# [EJERCICIO BREVE A]
Reproduce al pie de la letra el texto sobre el miedo al rechazo desde "Es difícil dejar" hasta "nos daban cariño.".
# [EJERCICIO BREVE B]
Contesta estas preguntas a partir del texto sobre el miedo al rechazo:
(i) ¿En qué dos factores se basa la inseguridad que hay detrás de esta situación?
(ii) ¿En qué se basa la actitud de atacarse a uno mismo?
(iii) ¿Qué es lo que la seguridad no va a evitarnos?

# [FRAGMENTO DEL TEXTO]
++++
Cuando hay miedo al rechazo puede haber un exceso de timidez, y de tensión en las relaciones. El encuentro con el otro no es confiado, seguro, sino que implica conflicto, desazón, e incomodidad.
Se le está otorgando más poder de la cuenta. Cualquier opinión o gesto suyo nos afecta; lo vivimos desproporcionadamente. Sea para aceptarnos o rechazarnos.
Esto puede llevar a una entrega servil, a ceder en nuestras opiniones y a no manifestar nuestros deseos. Querer permanecer pasivos, o ser invisibles, y no llamar la atención.
En otros casos la reacción puede ser opuesta y comportarnos agresivamente, irónicos, despectivos, como si no nos importara el otro.
Detrás de esta situación hay una inseguridad, basada en varios factores: Por un lado la desvalorización de uno mismo. Por otro una exigencia desproporcionada de lo que uno tendría que ser y tendría que lograr. Se proyectan estas desvalorizaciones y exigencias en los otros, viviéndose el rechazo como algo seguro.
Es preciso invertir las auto-descalificaciones en que uno incurre y fijarse en las cosas valiosas que se tienen. Aprendiendo a disculpar los propios errores y fallos. No sirve de nada atacarse a uno mismo. Si uno se rechaza a sí mismo, ¿cómo pretender que los otros no le rechacen?
Es difícil dejar de atacarse, pues esa actitud se basa en lo que hacían nuestros padres, y las figuras importantes de la infancia, que nos rechazaban, o que no nos daban cariño.
Debemos apoyarnos en recuerdos y testimonios de otras personas que sí nos valoren, que nos quieran y nos devuelvan un reflejo positivo de nuestra imagen. Para así rebajar ese rechazo interno, y esas exigencias sobre cómo somos. Para poder tomar nuestras cosas con más cariño y aceptación. Proyectando en el otro, en vez de rechazo, simpatía y acogida.
Hay que dedicar energía y tiempo a esta tarea y a cultivar relaciones que nos sirvan para crecer en autoestima y confianza. Poniendo en su justo lugar tanto lo bueno y valioso, como las limitaciones propias, para sentirnos más seguros.
Esa seguridad no va a evitarnos que nos puedan rechazar, pero sí puede evitarnos que sintamos estos miedos injustificados.
++++
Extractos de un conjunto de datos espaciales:
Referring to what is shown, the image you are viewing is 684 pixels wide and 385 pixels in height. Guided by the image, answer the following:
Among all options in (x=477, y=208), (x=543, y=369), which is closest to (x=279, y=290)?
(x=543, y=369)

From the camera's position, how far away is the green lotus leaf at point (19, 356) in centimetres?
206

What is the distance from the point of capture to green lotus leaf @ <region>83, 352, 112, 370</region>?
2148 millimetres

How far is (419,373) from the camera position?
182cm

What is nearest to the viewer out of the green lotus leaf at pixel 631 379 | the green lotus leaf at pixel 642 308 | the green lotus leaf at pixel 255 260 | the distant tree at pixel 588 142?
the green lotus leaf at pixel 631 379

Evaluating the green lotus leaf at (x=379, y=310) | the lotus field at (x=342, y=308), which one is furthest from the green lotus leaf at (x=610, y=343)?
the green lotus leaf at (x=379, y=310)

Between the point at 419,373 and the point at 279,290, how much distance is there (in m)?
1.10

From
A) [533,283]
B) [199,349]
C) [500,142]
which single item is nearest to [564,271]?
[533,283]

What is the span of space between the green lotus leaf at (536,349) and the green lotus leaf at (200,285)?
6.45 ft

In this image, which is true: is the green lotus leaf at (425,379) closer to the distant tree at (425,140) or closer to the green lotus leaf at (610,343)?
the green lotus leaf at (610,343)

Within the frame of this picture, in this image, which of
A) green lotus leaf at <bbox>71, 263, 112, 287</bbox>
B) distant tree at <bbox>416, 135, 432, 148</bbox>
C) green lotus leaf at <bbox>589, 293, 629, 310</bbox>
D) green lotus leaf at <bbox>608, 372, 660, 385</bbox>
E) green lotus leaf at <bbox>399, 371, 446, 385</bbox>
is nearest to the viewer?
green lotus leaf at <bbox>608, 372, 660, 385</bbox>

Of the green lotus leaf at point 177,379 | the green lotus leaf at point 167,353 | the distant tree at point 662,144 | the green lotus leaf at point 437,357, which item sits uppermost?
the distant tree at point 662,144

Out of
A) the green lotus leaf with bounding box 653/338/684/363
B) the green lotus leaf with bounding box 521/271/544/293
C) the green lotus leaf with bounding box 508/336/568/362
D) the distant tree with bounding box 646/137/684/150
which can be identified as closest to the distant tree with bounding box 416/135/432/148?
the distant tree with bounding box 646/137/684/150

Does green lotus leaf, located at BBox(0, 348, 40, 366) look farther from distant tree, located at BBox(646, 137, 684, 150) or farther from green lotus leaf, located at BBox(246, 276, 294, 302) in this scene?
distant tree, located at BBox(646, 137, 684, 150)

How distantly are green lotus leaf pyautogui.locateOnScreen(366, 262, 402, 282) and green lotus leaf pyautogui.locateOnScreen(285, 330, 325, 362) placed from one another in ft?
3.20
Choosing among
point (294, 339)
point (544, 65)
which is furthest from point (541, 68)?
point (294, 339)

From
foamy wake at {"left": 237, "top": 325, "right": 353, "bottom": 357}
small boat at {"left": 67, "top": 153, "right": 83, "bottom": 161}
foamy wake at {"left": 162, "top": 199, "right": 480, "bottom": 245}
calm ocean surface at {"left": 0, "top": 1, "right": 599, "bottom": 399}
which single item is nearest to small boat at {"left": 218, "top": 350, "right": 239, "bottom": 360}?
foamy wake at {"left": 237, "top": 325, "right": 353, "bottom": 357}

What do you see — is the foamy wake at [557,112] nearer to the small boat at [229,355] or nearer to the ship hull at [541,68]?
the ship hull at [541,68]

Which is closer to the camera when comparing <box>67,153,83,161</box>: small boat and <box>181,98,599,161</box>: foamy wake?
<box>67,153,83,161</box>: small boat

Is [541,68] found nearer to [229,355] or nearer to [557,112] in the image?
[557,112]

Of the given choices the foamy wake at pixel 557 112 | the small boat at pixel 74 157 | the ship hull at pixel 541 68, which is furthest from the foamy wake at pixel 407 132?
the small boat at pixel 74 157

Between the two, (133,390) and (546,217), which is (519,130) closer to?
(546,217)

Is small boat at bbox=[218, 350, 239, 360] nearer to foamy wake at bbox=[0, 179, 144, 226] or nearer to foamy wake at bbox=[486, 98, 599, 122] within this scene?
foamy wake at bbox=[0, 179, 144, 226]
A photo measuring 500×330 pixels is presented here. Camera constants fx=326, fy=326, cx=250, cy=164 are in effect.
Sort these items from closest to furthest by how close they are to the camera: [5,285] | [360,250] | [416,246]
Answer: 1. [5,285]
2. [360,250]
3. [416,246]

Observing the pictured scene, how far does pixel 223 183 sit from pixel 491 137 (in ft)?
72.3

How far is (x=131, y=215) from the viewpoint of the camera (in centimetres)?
++++
# [RESPUESTA DESARROLLADA A]
Es difícil dejar de atacarse, pues esa actitud se basa en lo que hacían nuestros padres, y las figuras importantes de la infancia, que nos rechazaban, o que no nos daban cariño.

# [RESPUESTA DESARROLLADA B]
(i) La desvalorización de uno mismo y una exigencia desproporcionada de lo que uno tendría que ser y tendría que lograr.
(ii) En lo que hacían nuestros padres y las figuras importantes de la infancia, que nos rechazaban o no nos daban cariño.
(iii) Que nos puedan rechazar.